In recent decades, law firms have added many new functions, for example, marketing, practice support, e-discovery, client service, business research, and knowledge management. Some firms have also created business analyst roles, which are often in information technology. 

A business analyst in IT is not the exclusive purview of the largest firms. At ILTA last August, I met George Ansfield, who is “Strategic Analyst” for 175-lawyer, Cleveland-based law firm Benesch (formerly Benesch Friedlander Coplan & Aronoff LLP). I was intrigued by his title and job, so I followed-up after ILTA with a phone discussion.

George started at the firm a few months ago; he reports to the CIO. His job is to liaise / translate between IT and the both staff departments and practice groups. On the practice side, he enables lawyers to work faster and more efficiently by improving business processes, often with technology solutions. George is working on re-engineering business intake, how the firm generates and delivers client bills, legal project management, and the firm’s e-discovery strategy

His position stems from a recently developed firm strategy to give even greater emphasis to client service externally and lawyer support internally. More specifically, market conditions require meeting new client demands such as legal project management and alternative fee arrangements.

Hearing about George’s role got me thinking more generally about the role of law firm business analyst. In many firms, business analysts are in finance or marketing where their focus is narrow and typically not directly related to law practice. When I do meet business analysts focused on law practice, they often are in IT and serve as practice support consultants.

Given recent market changes – alternative fees, the pressure to unbundle services, and the drive for process improvement – do firms need to consider a stand-alone practice support consulting function?

I touched on this question a few years ago in Practice and Process Improvement in Law Firms, which discussed the role of practice support consulting and where the function should sit inside a law firm. I also considered the possibility that KM would morph into practice support consulting.

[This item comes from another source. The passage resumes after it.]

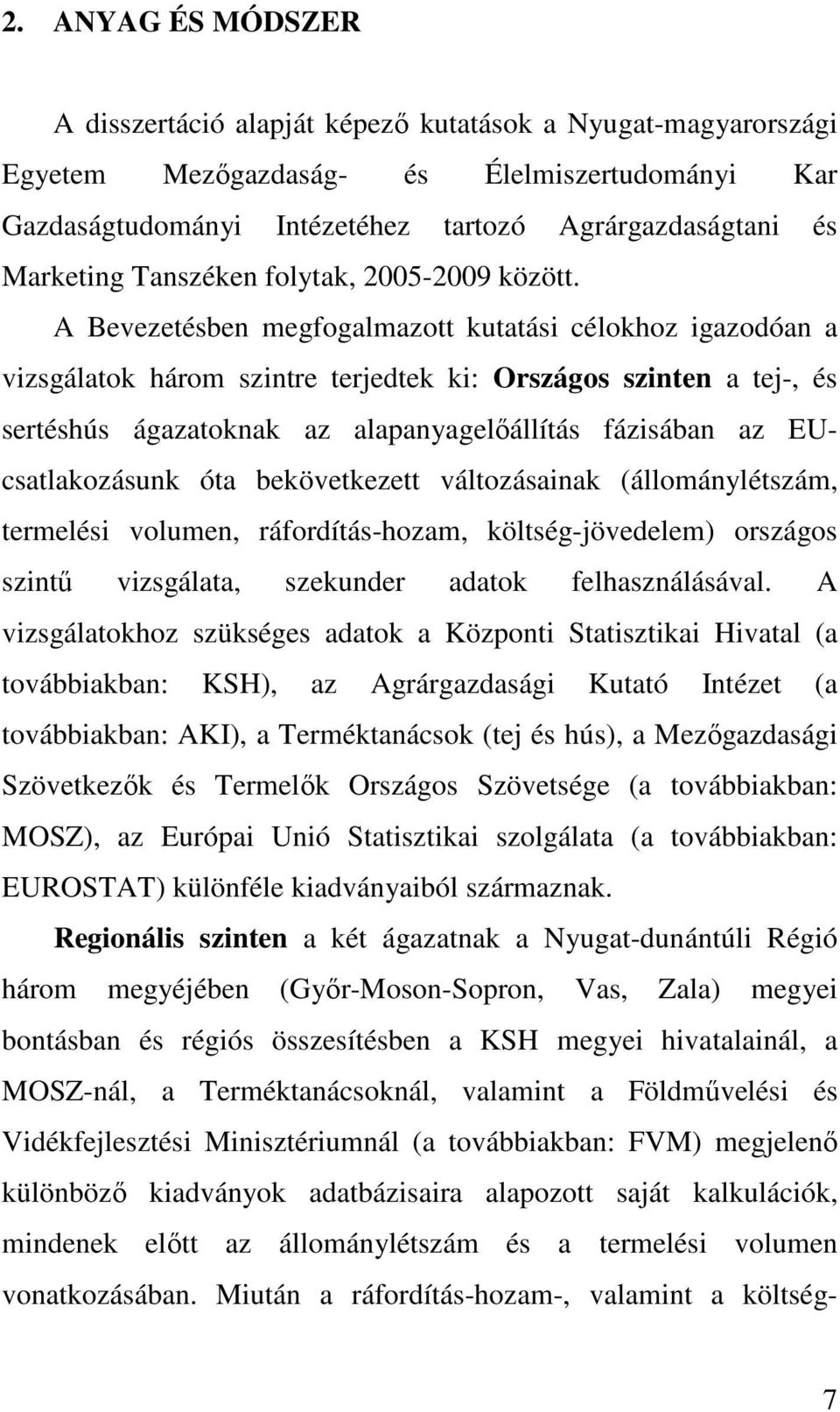 2. ANYAG ÉS MÓDSZER

A disszertáció alapját képező kutatások a Nyugat-magyarországi Egyetem Mezőgazdaság- és Élelmiszertudományi Kar Gazdaságtudományi Intézetéhez tartozó Agrárgazdaságtani és Marketing Tanszéken folytak, 2005-2009 között.

A Bevezetésben megfogalmazott kutatási célokhoz igazodóan a vizsgálatok három szintre terjedtek ki: Országos szinten a tej-, és sertéshús ágazatoknak az alapanyagelőállítás fázisában az EU-csatlakozásunk óta bekövetkezett változásainak (állománylétszám, termelési volumen, ráfordítás-hozam, költség-jövedelem) országos szintű vizsgálata, szekunder adatok felhasználásával. A vizsgálatokhoz szükséges adatok a Központi Statisztikai Hivatal (a továbbiakban: KSH), az Agrárgazdasági Kutató Intézet (a továbbiakban: AKI), a Terméktanácsok (tej és hús), a Mezőgazdasági Szövetkezők és Termelők Országos Szövetsége (a továbbiakban: MOSZ), az Európai Unió Statisztikai szolgálata (a továbbiakban: EUROSTAT) különféle kiadványaiból származnak.

Regionális szinten a két ágazatnak a Nyugat-dunántúli Régió három megyéjében (Győr-Moson-Sopron, Vas, Zala) megyei bontásban és régiós összesítésben a KSH megyei hivatalainál, a MOSZ-nál, a Terméktanácsoknál, valamint a Földművelési és Vidékfejlesztési Minisztériumnál (a továbbiakban: FVM) megjelenő különböző kiadványok adatbázisaira alapozott saját kalkulációk, mindenek előtt az állománylétszám és a termelési volumen vonatkozásában. Miután a ráfordítás-hozam-, valamint a költség-

7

Today, Toby Brown at 3 Geeks writes in The Need to Radically Change Legal KM about the need for a new, analytic approach to knowledge management, especially to analyze and set budgets. He implicitly raises a similar question.

So, does anyone think the time has come to make ‘business analyst’ or ‘practice support consultant’ a stand-alone function?

If so, how would it fit in the typical law firm organization chart? And given that tech is likely key to many initiatives, if the positions are not in IT, will the function get sufficient IT support? With all the talk about improving processes and adopting legal project management, law firms may need to consider hiring more practice support analysts and where in the support organization they should sit. Suggestions and examples are welcome.